**Exercise task:**
Swap every "nearest" in the listing below for "closest" and leave everything else unchanged.

Listing of scene-based questions
____________
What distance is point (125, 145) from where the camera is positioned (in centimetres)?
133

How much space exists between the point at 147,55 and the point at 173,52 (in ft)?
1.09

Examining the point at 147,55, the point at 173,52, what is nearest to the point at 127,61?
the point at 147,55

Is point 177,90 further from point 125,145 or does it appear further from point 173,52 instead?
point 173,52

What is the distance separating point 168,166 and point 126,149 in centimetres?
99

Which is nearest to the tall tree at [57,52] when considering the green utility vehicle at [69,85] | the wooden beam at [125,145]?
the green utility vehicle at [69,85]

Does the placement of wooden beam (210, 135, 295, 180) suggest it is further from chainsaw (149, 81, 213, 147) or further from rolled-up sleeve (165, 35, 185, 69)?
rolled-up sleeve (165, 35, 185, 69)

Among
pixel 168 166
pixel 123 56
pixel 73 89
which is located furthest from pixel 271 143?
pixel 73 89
____________
**Result for this task:**
What distance is point (125, 145) from where the camera is positioned (in centimetres)?
133

How much space exists between the point at 147,55 and the point at 173,52 (in ft)?
1.09

Examining the point at 147,55, the point at 173,52, what is closest to the point at 127,61?
the point at 147,55

Is point 177,90 further from point 125,145 or does it appear further from point 173,52 instead?
point 173,52

What is the distance separating point 168,166 and point 126,149 in centimetres?
99

Which is closest to the tall tree at [57,52] when considering the green utility vehicle at [69,85] | the wooden beam at [125,145]?
the green utility vehicle at [69,85]

Does the placement of wooden beam (210, 135, 295, 180) suggest it is further from chainsaw (149, 81, 213, 147) or further from rolled-up sleeve (165, 35, 185, 69)?
rolled-up sleeve (165, 35, 185, 69)

Among
pixel 168 166
pixel 123 56
pixel 73 89
which is located furthest from pixel 271 143?
pixel 73 89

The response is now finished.